BEYOND AGGREGATED DATA: A STUDY OF GROUP DIFFERENCES IN CONCEPTUAL UNDERSTANDING AND RESOURCE USAGE IN AN UNDERGRADUATE DYNAMICS COURSE
As pedagogical innovations continue to be developed and adopted in engineering education, it is important to understand how these innovations affect the students’ experiences and achievements. A common data analysis practice when evaluating educational innovations is to aggregate the data from all of the students together. However, this data aggregation inherently biases the results toward the characteristics of the dominant student group, leaving the experiences of minority groups largely unexplored. In this dissertation, I investigate the students’ experiences and achievements in an undergraduate dynamics course, and I intentionally use analysis methods that disaggregate the data to better understand the behaviors and performance of smaller subgroups of students, not just the majority.
This dissertation presents three studies that examine: 1) the validity, reliability, and fairness of a standardized set of conceptual questions on the final exam, with a focus on gender fairness, 2) how and why the students use the available resources, and 3) how the students’ holistic resource usage patterns relate to their academic achievement. My motivation for choosing these studies was that conceptual assessments and customized resources are two key components of the learning environment for the dynamics course. However, the quality of the conceptual exam questions used for the course had yet to be evaluated. Similarly, the learning environment for the course incorporates many customized resources, including a custom-written “lecturebook” (a hybrid of a textbook and a workbook) and an extensive online library of videos, but little was known about how the students used these resources, or how the students’ pattern of resource usage related to their performance in the course.

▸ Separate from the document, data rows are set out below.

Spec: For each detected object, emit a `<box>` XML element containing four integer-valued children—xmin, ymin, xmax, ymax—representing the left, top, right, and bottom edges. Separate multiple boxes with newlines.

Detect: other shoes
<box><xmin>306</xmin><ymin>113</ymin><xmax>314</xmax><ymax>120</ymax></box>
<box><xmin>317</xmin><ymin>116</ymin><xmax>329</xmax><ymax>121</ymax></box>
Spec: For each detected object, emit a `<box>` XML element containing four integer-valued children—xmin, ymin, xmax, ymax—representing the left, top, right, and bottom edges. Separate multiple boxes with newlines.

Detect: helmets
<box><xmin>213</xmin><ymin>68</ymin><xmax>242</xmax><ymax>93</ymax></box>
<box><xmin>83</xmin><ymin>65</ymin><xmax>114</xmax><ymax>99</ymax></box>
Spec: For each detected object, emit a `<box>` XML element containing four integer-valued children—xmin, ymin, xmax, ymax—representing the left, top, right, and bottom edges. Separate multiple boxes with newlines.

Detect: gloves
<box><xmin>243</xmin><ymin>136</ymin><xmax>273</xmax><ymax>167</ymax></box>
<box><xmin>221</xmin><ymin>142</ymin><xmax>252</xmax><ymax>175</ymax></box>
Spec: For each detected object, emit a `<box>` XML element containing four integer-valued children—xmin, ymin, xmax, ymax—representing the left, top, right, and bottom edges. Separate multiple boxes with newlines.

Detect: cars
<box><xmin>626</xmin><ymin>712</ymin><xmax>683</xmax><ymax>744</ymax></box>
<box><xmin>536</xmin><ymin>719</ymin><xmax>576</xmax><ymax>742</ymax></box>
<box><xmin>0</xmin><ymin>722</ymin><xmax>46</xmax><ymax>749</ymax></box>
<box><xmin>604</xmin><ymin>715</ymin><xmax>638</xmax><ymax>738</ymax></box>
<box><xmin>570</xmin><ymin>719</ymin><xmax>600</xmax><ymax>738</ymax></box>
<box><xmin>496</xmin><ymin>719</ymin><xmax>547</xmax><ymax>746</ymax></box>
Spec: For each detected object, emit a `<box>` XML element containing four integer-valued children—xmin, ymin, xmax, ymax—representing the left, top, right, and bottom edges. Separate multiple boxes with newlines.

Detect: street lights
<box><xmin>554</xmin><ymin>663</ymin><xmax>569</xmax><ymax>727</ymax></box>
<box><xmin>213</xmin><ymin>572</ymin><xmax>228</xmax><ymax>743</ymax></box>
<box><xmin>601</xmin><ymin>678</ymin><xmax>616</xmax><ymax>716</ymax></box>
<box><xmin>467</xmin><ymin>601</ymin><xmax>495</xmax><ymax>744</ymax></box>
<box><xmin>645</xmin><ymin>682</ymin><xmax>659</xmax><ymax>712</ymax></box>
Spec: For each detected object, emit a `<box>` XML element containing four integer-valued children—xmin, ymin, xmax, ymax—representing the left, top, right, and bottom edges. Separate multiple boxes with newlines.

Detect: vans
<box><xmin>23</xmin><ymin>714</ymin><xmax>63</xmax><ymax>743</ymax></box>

The first study in this dissertation used multiple-group confirmatory factor analysis to investigate item-level gender bias in a 12-item Abbreviated Dynamics Concept Inventory (aDCI), which was a set of standardized conceptual questions included on the final exam. The results suggested that two items were slightly biased against women, with stereotypically-masculine contexts and content as possible sources of the bias. The bias in the aDCI items likely unfairly lowered some women’s final exam scores, highlighting the need for engineering educators to consider the fairness of their assessments.
The second study used a cluster analysis of survey responses to identify nine archetypical patterns of resource usage, all of which differed from the average resource-usage pattern of the aggregated sample. An analysis of forty-four student interviews, organized by resource-usage cluster, determined that students exhibited their resource-usage behaviors largely because of how they perceived the resource’s availability, accessibility, and quality. The results illustrate that there is no “typical” way in which the students used the resources, so it is important for instructors to consider a wide array of usage behaviors when designing a course’s learning environment and resources.
The third study utilized a multiple regression analysis to find that on average a student’s resource-usage pattern is not related to their achievement when controlling for many other demographic, cognitive, and non-cognitive factors that can affect resource usage and performance. However, two individual resource-usage patterns were significantly related to achievement. Students who primarily used their lecturebook and their peers for support performed better than their similar peers in other resource-usage clusters. Conversely, students who rarely used their lecturebook had lower course grades than their peers. Drawing from the results of the second study, general study-habit suggestions for the students in the course were extracted from the qualitative themes found in the interviews of the students in these two clusters.
Overall, the results of these three studies highlight how the experiences and achievements of smaller groups of students would go unnoticed if analytical methods that only utilized aggregated data were used. While the setting of this research is specific to the assessments and resources of a given dynamics course, the methods used to disaggregate the data to gain insights about different subgroups of students are applicable to many engineering education contexts. My hope is that this work inspires more researchers to consider the experiences of all students, not just those of the majority.